Dosyanın incelenmesinde,
Çocuk sanık …’in 04/12/1996 doğumlu olup, suç tarihi olan 17/10/2011 tarihi itibariyle 12 yaşından büyük 15 yaşından küçük olduğu, Aydın 1. Ağır Ceza Mahkemesinin 13.11.2012 tarihli ve 2012/36 esas, 2012/292 sayılı kararı ile sanığın 5237 sayılı Türk Ceza Kanunu’nun 148/1, 168/3,2, 31/2 ve 62/1. maddeleri gereğince 1 yıl 8 ay hapis cezası ile cezalandırılmasına, 5271 sayılı CMK’nın 231/5. maddesine göre hükmün açıklanmasının geri bırakılmasına ve aynı Yasanın 231/8 maddesi gereğince 5 yıl süre ile denetimli serbestlik tedbirine tabi tutulmasına karar verildiği, bu kararın itiraz edilmeden 11.12.2012 tarihinde kesinleştiği anlaşılmıştır.
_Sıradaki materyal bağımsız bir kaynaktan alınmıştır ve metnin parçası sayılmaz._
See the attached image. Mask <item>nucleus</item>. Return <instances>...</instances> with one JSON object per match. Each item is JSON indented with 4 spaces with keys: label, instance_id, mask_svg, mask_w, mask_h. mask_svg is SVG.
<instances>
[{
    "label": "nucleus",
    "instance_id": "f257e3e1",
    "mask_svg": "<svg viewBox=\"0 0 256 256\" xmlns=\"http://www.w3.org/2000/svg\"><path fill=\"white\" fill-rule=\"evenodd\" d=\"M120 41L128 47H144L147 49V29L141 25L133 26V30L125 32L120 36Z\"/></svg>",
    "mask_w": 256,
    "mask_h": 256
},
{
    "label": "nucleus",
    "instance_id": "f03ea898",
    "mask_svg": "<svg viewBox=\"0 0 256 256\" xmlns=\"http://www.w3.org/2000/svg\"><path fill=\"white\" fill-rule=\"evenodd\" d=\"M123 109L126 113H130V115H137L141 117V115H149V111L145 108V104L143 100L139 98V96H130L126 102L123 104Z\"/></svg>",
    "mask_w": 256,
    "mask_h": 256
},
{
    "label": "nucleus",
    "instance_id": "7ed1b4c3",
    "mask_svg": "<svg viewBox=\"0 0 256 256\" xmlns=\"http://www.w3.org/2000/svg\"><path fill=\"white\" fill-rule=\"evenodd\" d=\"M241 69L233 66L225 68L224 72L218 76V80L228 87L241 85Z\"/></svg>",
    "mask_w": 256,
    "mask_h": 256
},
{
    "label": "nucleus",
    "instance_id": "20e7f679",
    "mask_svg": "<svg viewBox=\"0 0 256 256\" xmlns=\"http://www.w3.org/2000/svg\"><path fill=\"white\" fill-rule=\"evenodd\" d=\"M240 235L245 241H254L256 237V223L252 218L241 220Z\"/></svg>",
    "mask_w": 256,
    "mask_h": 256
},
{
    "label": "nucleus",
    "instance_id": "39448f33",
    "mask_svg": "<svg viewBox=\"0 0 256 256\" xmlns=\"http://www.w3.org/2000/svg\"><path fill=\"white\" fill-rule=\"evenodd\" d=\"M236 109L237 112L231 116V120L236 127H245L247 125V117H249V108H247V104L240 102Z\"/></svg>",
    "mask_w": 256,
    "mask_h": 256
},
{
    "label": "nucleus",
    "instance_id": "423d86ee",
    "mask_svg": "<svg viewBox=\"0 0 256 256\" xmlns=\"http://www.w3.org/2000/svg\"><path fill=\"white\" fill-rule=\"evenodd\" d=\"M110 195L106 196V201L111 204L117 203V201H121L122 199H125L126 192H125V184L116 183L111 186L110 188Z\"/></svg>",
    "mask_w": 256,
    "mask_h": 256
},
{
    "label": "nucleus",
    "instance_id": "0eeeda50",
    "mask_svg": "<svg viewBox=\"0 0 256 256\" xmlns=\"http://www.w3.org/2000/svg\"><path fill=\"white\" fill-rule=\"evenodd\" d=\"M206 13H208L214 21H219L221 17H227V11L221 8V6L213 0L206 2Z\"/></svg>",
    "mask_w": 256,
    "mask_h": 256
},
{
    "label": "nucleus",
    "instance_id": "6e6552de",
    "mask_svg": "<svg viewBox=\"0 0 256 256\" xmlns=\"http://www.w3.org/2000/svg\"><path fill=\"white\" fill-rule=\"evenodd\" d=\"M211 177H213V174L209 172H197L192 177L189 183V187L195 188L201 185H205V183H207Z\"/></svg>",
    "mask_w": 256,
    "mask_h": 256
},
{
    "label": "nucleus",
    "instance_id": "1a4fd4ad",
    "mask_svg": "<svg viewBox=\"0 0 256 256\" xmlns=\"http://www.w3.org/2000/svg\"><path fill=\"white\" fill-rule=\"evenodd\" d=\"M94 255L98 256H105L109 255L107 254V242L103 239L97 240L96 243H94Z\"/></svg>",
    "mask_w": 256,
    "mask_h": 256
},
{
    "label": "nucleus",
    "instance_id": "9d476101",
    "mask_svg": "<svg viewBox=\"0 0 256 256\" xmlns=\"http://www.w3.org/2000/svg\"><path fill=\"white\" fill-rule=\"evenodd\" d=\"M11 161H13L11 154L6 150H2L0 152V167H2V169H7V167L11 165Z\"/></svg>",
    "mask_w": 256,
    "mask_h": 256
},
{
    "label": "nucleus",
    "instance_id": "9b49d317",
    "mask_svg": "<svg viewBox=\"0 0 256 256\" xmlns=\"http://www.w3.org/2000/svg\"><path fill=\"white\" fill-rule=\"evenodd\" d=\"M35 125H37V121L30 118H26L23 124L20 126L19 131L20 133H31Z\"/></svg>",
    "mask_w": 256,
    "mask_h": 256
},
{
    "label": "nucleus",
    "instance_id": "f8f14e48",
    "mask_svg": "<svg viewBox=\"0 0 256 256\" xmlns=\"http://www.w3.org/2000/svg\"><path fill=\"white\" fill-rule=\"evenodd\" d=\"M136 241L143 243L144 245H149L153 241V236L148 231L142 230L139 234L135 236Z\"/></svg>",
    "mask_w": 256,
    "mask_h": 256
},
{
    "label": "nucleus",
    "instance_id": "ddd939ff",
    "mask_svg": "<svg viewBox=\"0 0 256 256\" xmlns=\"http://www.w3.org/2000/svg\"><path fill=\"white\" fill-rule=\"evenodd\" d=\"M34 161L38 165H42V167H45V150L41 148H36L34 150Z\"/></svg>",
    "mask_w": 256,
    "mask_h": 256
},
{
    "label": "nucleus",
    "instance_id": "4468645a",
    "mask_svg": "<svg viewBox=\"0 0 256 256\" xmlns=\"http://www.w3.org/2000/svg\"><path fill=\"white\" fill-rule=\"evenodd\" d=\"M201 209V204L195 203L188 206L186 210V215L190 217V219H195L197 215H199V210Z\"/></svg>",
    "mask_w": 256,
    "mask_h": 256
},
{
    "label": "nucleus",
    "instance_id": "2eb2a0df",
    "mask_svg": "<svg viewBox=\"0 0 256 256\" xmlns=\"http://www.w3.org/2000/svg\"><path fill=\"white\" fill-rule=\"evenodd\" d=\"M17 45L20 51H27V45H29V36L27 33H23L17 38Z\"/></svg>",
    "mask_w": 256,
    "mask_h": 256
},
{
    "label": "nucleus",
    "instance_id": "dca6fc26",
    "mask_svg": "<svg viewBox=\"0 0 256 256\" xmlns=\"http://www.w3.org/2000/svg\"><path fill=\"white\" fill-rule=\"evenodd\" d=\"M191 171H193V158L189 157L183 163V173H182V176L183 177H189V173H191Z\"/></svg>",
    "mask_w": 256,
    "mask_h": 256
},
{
5395 sayılı Çocuk Koruma Kanununun, hükmün açıklanmasının geri bırakılması başlıklı 23. maddesinde çocuğa yüklenen suçtan dolayı yapılan yargılama sonunda, Ceza Muhakemesi Kanunundaki koşulların varlığı halinde, mahkemece hükmün açıklanmasının geri bırakılmasına karar verilebileceği ancak, bu kişiler açısından denetim süresinin üç yıl olduğu belirtilmiştir.
1-) Kanun yararına bozma istemine dayanan Yargıtay Cumhuriyet Başsavcılığının ihbar yazısı, incelenen dosya içeriğine göre yerinde görüldüğünden KABULÜ ile;
2-) Aydın 1. Ağır Ceza Mahkemesinin 13.11.2012 tarihli ve 2012/36 esas, 2012/292 sayılı kararının (3) numaralı hüküm fıkrasından ”CMK’nın 231/8 maddesi gereğince SSÇ’nin 5 yıl süre ile denetimli serbestlik tedbirine tabi tutulmasına’ ibaresi çıkartılarak yerine ”Sanığın 3 yıl süre ile denetim süresine tabi tutulmasına,” ibaresi yazılmasına,
3-) Aydın 1. Ağır Ceza Mahkemesinin 13.11.2012 tarihli ve 2012/36 esas, 2012/292 sayılı kararının yukarıda belirtilen şekilde düzeltilmesine ve kararın diğer yönlerinin aynen korunmasına, 09.05.2018 tarihinde oybirliğiyle karar verildi.